[Begin Record excerpts]

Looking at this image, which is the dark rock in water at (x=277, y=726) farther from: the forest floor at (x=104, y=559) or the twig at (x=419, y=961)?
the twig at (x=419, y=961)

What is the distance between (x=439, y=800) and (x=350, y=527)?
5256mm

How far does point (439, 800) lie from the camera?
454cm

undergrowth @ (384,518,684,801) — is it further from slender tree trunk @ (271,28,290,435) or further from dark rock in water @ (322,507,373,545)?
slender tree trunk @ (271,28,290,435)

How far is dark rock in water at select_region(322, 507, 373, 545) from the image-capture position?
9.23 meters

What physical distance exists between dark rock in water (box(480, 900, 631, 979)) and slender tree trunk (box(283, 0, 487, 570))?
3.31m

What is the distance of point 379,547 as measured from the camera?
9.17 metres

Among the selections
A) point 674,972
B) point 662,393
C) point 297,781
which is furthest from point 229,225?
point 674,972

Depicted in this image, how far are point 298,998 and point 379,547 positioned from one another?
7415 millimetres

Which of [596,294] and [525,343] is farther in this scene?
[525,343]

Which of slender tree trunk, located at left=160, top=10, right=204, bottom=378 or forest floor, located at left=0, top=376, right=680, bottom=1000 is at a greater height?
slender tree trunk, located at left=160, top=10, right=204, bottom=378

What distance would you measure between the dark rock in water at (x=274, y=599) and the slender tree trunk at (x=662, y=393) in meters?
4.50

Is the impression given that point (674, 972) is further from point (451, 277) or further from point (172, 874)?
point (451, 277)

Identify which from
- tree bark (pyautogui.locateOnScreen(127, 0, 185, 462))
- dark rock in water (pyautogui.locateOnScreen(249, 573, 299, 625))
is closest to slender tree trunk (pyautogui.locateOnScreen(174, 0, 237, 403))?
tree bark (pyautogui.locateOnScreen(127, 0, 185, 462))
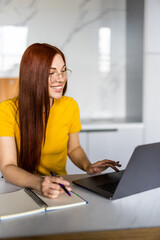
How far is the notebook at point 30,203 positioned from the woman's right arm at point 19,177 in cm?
3

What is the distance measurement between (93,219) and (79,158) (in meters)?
0.84

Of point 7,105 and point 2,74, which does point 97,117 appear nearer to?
point 2,74

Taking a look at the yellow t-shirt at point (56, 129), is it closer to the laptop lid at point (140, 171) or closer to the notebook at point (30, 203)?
the notebook at point (30, 203)

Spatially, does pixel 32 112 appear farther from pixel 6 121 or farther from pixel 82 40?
pixel 82 40

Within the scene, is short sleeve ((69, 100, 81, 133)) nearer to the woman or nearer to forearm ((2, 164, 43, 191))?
the woman

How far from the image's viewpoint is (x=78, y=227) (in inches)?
35.1

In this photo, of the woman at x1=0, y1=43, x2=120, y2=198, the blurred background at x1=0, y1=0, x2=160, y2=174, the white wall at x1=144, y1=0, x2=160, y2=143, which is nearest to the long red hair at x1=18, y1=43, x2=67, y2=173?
the woman at x1=0, y1=43, x2=120, y2=198

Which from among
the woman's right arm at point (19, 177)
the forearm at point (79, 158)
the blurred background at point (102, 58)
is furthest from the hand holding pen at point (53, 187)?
the blurred background at point (102, 58)

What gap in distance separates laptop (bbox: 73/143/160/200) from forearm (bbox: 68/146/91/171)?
0.38m

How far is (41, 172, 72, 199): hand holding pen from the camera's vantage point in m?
1.12

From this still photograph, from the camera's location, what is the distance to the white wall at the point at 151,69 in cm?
303

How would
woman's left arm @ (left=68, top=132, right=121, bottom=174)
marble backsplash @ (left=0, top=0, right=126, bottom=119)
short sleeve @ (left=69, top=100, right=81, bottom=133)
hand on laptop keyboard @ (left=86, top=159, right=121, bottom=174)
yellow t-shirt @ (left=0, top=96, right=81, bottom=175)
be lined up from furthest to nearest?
marble backsplash @ (left=0, top=0, right=126, bottom=119) < short sleeve @ (left=69, top=100, right=81, bottom=133) < woman's left arm @ (left=68, top=132, right=121, bottom=174) < yellow t-shirt @ (left=0, top=96, right=81, bottom=175) < hand on laptop keyboard @ (left=86, top=159, right=121, bottom=174)

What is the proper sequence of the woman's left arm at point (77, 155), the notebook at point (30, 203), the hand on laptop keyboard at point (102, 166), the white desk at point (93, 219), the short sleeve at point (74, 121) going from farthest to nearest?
the short sleeve at point (74, 121)
the woman's left arm at point (77, 155)
the hand on laptop keyboard at point (102, 166)
the notebook at point (30, 203)
the white desk at point (93, 219)

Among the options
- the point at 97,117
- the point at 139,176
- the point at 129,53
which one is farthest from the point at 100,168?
the point at 129,53
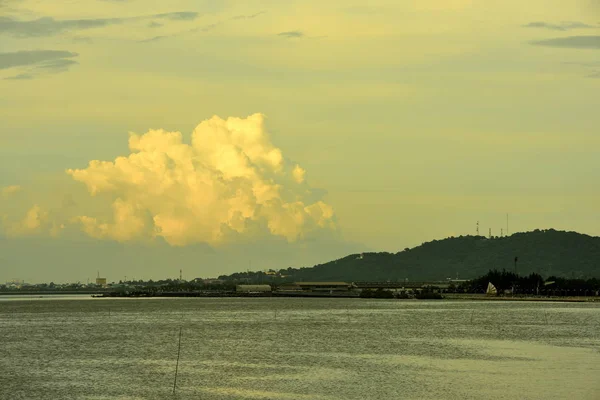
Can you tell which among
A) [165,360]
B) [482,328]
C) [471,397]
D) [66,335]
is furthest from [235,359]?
[482,328]

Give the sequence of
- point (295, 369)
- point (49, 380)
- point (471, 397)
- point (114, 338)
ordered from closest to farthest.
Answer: point (471, 397) → point (49, 380) → point (295, 369) → point (114, 338)

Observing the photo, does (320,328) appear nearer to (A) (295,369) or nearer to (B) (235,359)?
(B) (235,359)

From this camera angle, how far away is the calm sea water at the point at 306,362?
66.5 meters

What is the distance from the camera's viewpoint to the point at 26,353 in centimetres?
9831

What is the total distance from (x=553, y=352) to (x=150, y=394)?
4557 cm

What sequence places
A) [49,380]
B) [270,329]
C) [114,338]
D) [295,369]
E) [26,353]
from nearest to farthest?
[49,380], [295,369], [26,353], [114,338], [270,329]

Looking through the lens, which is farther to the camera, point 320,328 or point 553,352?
point 320,328

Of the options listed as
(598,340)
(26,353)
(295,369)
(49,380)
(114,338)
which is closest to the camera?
(49,380)

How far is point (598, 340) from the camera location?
11019 centimetres

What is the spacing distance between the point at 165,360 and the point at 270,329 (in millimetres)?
49709

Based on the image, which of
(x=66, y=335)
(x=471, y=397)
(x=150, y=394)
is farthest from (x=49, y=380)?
(x=66, y=335)

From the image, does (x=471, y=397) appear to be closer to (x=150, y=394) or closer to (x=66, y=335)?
(x=150, y=394)

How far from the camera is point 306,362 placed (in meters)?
85.5

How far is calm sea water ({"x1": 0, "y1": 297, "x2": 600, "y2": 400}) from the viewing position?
2618 inches
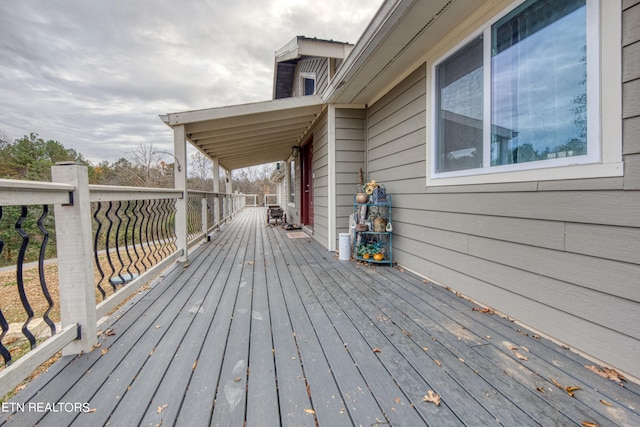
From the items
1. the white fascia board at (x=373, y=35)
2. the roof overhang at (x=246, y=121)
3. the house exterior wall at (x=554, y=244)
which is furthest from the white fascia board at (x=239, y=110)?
the house exterior wall at (x=554, y=244)

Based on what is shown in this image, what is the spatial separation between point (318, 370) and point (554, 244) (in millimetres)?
1641

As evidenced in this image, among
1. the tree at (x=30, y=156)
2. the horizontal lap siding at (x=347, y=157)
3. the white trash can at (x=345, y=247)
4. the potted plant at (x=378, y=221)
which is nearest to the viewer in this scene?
the potted plant at (x=378, y=221)

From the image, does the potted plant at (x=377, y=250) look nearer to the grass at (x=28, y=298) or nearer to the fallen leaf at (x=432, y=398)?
the fallen leaf at (x=432, y=398)

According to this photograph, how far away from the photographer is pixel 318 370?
4.57 feet

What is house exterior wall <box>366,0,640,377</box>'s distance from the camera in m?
1.30

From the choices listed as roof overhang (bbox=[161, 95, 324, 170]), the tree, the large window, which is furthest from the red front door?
the tree

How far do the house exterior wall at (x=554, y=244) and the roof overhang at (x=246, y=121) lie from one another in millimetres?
2028

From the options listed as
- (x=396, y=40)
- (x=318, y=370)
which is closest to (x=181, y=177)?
Result: (x=396, y=40)

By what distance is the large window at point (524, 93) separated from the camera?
1483 mm

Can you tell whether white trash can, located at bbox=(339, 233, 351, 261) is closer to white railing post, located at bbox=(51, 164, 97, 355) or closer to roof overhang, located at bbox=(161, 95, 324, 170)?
roof overhang, located at bbox=(161, 95, 324, 170)

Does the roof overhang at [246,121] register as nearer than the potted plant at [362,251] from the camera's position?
No

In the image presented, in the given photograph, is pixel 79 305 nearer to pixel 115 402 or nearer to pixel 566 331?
pixel 115 402

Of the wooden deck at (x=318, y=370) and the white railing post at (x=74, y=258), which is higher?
the white railing post at (x=74, y=258)

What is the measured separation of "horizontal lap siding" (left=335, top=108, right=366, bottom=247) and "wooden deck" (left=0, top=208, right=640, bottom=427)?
2002mm
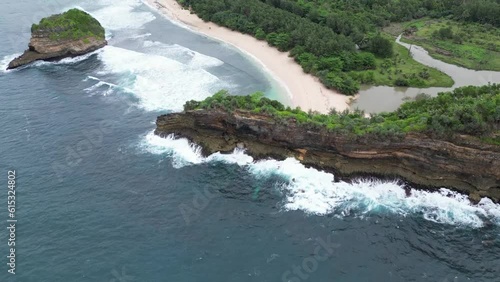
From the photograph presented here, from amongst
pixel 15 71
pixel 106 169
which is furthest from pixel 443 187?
pixel 15 71

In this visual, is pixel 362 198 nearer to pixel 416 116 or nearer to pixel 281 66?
pixel 416 116

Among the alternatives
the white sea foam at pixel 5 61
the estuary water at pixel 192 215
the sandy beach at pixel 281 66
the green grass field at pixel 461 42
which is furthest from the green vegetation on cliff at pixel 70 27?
the green grass field at pixel 461 42

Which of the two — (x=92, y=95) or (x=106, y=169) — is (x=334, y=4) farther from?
(x=106, y=169)

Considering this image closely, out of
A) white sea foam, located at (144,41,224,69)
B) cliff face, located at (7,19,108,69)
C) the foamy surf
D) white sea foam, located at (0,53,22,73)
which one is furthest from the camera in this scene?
cliff face, located at (7,19,108,69)

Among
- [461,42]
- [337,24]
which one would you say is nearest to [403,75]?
[337,24]

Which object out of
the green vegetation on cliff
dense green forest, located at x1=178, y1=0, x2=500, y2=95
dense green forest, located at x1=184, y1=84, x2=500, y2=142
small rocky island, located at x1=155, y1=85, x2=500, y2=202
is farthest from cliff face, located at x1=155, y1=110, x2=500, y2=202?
the green vegetation on cliff

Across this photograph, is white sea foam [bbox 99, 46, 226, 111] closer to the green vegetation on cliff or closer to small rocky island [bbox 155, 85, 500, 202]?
the green vegetation on cliff
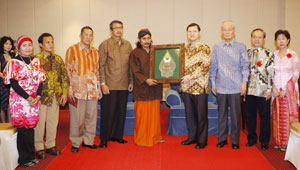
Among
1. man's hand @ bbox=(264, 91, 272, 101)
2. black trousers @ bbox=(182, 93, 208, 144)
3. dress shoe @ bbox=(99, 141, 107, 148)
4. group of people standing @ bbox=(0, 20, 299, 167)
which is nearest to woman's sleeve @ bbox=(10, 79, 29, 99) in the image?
group of people standing @ bbox=(0, 20, 299, 167)

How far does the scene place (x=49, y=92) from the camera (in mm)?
3125

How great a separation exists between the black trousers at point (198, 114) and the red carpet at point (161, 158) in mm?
205

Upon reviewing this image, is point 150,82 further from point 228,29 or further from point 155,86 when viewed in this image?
point 228,29

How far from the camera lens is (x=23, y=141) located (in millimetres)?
2832

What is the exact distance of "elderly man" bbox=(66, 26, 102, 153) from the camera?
3.31 metres

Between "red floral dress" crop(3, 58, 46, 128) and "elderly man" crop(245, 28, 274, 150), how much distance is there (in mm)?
2626

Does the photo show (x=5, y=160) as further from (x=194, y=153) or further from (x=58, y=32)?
(x=58, y=32)

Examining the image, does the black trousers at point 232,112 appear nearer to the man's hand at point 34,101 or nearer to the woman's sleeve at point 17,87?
the man's hand at point 34,101

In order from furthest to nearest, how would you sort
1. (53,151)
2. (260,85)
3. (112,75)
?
1. (112,75)
2. (260,85)
3. (53,151)

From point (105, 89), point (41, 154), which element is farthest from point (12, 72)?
point (105, 89)

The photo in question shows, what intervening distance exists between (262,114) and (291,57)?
0.81 m

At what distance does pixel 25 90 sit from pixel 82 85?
70cm

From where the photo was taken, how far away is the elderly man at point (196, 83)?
3.40m

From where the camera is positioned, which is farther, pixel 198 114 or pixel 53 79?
pixel 198 114
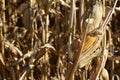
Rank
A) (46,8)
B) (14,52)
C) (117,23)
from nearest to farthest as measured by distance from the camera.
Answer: (46,8), (14,52), (117,23)

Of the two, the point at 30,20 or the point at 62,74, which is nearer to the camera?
the point at 30,20

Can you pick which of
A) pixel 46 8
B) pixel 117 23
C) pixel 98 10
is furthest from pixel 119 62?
pixel 98 10

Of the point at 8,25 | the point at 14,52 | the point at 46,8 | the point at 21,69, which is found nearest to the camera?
the point at 46,8

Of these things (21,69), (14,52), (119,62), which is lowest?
(119,62)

[End Record excerpts]

* _Directions_: Switch "furthest" to "farthest" in everything from the line containing "Of the two, the" down to the end of the material, and keep the rest of those lines unchanged.

* _Exercise output_:
Of the two, the point at 30,20 or the point at 62,74, which is nearer to the camera?
the point at 30,20

Can you pick which of
A) pixel 46 8
B) pixel 117 23
C) pixel 98 10
is farthest from pixel 119 62?
pixel 98 10

Of the point at 8,25 | the point at 14,52 | the point at 46,8 | the point at 21,69, which is found nearest to the camera?
the point at 46,8

Of these things (21,69), (14,52), (119,62), which is lowest?
(119,62)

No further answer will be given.